I think they are but there’s a long way to go, but  I think that’s normal; it’s a massive issue. Some companies are doing great work. Co-op, for example, announced they’d given 60,000 staff members time off for IVF – men and women.

I have subsequently worked with an amazing campaigning group called Fertility Matters at Work, to campaign for counselling in the workplace to help people who are going through donor IVF.

It’s important to understand that men are going through this as well. It’s not physical, but they want to go to appointments, the men have to have time off to have tests.

This is what I learned about menopause as well, when I went to the Diversity and Inclusivity Finance Forum (DIFF) talk on menopause.

There was a mixed room and a lot of the men took this very seriously. Because they have wives and partners going through this. They say deaths and taxes are going to happen to everyone but for women, you can add menopause.


How can people be better supported?

With IVF, it’s very different from trying for a child naturally. When you have IVF, you know how many chances you have.

And from my perspective, after the times we tried, I eventually had to stop because of my mental health.

You can’t tell a company to give everyone time off for fertility problems, because it will cost a lot of money. The process needs to start slowly; for example, , we trained up 10 mental health first aiders (MHFA) where I was working at the time.

Foundation Home Loans also has a Mental Health First Aider, as well as mental health support via an employee assistance programme (EAP) service within the core benefits package.

When I was going through my struggles, all I wanted to do was talk to people who had similar issues and had come out the other side.

▶ Record extracts
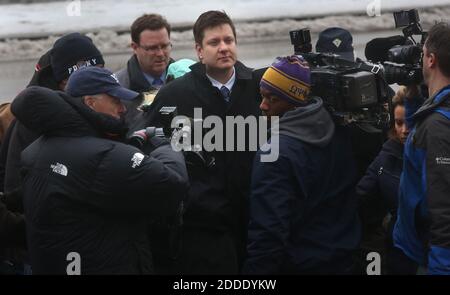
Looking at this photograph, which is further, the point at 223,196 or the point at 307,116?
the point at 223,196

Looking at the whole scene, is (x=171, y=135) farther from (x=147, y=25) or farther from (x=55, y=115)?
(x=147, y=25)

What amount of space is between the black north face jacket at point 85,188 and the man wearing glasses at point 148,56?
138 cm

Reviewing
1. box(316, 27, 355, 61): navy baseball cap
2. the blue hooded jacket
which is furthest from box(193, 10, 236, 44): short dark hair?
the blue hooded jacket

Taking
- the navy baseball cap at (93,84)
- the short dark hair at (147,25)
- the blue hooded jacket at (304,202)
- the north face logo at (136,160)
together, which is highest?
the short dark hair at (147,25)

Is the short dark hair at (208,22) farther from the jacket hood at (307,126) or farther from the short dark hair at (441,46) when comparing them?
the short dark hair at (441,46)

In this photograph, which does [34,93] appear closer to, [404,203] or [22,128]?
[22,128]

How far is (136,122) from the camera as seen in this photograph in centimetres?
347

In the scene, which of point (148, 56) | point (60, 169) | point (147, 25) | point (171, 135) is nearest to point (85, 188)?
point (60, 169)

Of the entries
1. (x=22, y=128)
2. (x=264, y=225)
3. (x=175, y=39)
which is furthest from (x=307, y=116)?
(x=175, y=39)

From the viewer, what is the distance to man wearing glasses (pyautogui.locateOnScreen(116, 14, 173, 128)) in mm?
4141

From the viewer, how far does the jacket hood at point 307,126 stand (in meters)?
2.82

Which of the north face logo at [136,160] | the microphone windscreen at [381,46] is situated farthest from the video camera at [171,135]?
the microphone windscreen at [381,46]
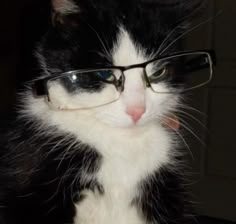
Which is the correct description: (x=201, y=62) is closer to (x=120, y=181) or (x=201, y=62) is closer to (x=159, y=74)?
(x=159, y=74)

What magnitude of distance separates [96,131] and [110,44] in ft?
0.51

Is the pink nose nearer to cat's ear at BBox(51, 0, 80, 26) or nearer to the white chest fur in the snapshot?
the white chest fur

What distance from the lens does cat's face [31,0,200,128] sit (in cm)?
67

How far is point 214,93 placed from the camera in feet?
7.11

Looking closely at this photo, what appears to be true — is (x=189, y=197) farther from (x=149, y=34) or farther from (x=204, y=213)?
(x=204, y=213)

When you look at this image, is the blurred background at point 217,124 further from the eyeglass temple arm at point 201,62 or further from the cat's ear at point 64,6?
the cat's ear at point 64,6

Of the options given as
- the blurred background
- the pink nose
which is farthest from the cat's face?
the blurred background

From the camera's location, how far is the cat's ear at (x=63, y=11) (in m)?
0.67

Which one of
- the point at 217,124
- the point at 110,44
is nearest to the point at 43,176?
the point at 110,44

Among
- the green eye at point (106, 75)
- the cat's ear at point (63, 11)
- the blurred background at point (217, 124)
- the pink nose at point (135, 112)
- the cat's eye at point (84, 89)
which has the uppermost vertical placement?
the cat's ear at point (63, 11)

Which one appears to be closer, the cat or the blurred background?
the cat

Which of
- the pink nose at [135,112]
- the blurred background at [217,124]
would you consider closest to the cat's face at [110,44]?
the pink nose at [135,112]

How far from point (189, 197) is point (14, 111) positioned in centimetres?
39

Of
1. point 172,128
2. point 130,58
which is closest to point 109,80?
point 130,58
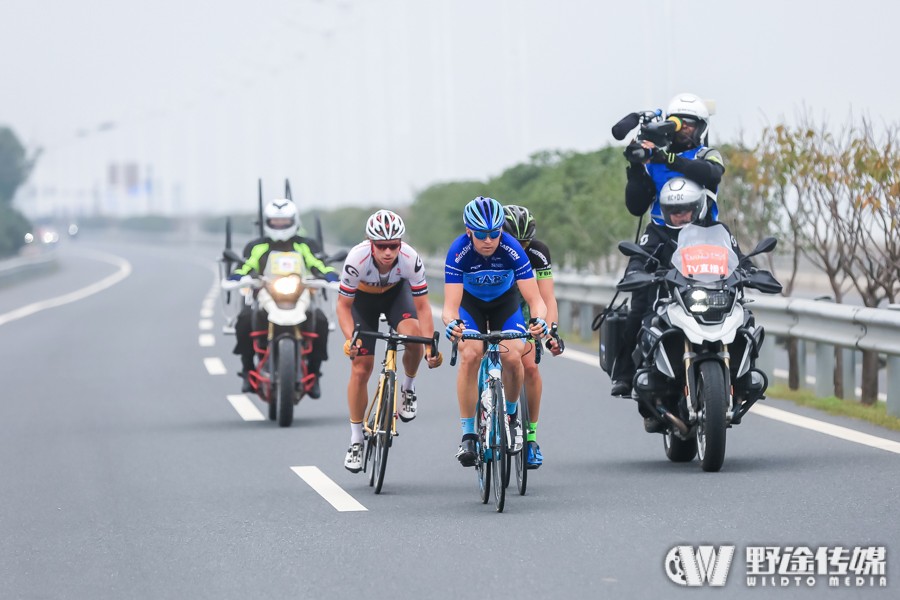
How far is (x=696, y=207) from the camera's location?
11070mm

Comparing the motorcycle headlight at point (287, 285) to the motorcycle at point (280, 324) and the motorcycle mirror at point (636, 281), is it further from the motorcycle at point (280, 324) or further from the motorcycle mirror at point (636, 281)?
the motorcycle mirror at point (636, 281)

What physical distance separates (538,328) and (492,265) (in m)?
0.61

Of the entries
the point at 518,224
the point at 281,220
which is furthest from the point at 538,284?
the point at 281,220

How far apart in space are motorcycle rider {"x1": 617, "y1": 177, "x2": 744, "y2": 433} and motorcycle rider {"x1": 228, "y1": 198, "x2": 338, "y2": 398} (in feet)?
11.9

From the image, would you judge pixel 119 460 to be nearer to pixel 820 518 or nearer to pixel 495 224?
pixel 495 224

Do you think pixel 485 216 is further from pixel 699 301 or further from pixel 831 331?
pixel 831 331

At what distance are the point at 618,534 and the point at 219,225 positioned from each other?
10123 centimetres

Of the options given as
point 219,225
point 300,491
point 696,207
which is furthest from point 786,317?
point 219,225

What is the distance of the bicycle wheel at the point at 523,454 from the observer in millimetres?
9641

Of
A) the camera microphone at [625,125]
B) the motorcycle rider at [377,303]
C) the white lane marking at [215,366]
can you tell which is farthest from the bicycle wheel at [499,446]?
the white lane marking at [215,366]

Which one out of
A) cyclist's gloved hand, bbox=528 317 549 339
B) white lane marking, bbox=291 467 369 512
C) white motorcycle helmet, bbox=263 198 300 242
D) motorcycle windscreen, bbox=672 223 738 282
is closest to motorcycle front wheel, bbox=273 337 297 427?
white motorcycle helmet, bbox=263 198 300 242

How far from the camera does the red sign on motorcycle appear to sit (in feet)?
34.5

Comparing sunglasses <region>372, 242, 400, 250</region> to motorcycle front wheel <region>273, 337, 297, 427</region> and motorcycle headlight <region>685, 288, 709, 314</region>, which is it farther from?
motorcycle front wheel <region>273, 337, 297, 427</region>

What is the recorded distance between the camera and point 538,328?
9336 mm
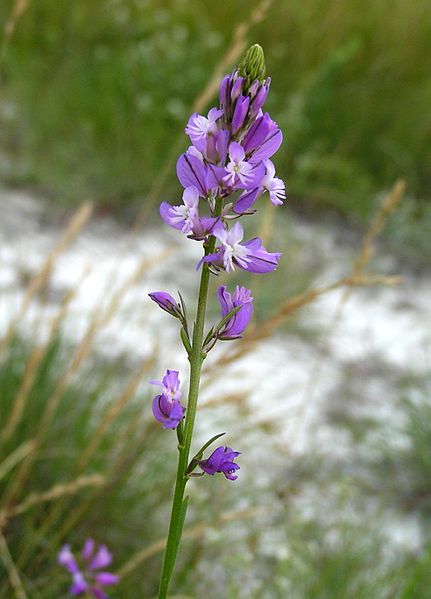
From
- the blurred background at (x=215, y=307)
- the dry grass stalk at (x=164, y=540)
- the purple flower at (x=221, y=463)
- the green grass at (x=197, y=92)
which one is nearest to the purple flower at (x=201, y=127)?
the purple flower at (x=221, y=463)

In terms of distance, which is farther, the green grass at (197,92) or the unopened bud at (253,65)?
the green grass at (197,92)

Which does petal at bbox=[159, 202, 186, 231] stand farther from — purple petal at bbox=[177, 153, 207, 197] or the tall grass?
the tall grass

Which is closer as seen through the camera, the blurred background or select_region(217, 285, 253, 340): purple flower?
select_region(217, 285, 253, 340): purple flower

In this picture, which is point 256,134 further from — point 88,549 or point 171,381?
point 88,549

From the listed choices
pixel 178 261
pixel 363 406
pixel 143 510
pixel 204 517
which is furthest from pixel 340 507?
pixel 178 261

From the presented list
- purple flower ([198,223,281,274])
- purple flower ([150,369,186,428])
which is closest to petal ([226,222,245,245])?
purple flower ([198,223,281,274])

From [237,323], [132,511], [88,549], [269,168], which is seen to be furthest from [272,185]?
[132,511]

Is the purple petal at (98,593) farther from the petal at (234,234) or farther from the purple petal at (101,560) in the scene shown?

▶ Actions to take
**A.** Reproduce the passage on fertility support at work from "With IVF, it’s" up to and including "core benefits package.", renaming "IVF" as "fertility treatment" wherever it occurs.
**B.** Extend the passage on fertility support at work by writing what comes next after its final sentence.

▶ Written responses
**A.**
With fertility treatment, it’s very different from trying for a child naturally. When you have fertility treatment, you know how many chances you have.

And from my perspective, after the times we tried, I eventually had to stop because of my mental health.

You can’t tell a company to give everyone time off for fertility problems, because it will cost a lot of money. The process needs to start slowly; for example, , we trained up 10 mental health first aiders (MHFA) where I was working at the time.

Foundation Home Loans also has a Mental Health First Aider, as well as mental health support via an employee assistance programme (EAP) service within the core benefits package.

**B.**
How is mental health treated in the industry?

I think it’s being talked about more. LinkedIn has helped here. There are quite a few people who have been talking about taking their lives and I think there was a strapline that said ‘it’s okay to not be okay’, and that was the only reason that I spoke openly.

It’s not just an issue in the mortgage industry. It’s universal and I think it’s going to get worse. Mental health issues were already prevalent, then you add in the pandemic, and it’s those younger people, who may be in school now, who are going to come in our industry. Many of them will have struggled for years in senior school.


What more needs to be done?

Work culture is key and that is set at the top. When I started at Foundation, it was clear they cared about their employees.

In addition, having mental health first aiders is imperative. They keep a temperature check of what is going on.

It’s more difficult now because you have more people working from home. It’s easier to hide. If you’re in an office setting, you can notice changes in people.

Look at both menopause and mental health issues, and the figures are rising for people either leaving or being out long term. Women are leaving good jobs due to menopause because they can’t take time out.

I think change is going to be slow. We’ve had to deal with the pandemic and changes to the way people work, although companies I’ve worked for have embraced it. They’ve all had equality, diversity and inclusion protocols in place which they’ve introduced that to the staff.


How do you think we can affect change overall in the industry?

If I was in charge, I would like everyone working on the same agenda. So, if you go to work in any company, issues are embraced in the same way.

Working together and looking to outside agencies like Fertility Matters is also extremely valuable.

Companies need to work out what their priorities are. If people feel looked after in a good culture, you will retain staff. In theory, that will save a company money.


What does it feel like to be nominated as a Mortgage Solutions Change Maker?

It really feels amazing. I think the concept is excellent. The Change Makers that were nominated – I felt honoured to be among them because mine was from my personal experience.

When I was nominated, I was so proud of myself and of all the other people. I am a person that wants to help, and I’ve had some very special people that have helped me and I want to give something back.

I’ve been in financial services for 22 years and I’m proud that I’ve gone through my issues, that I am still here, that I was nominated as a Change Maker and that I can help people.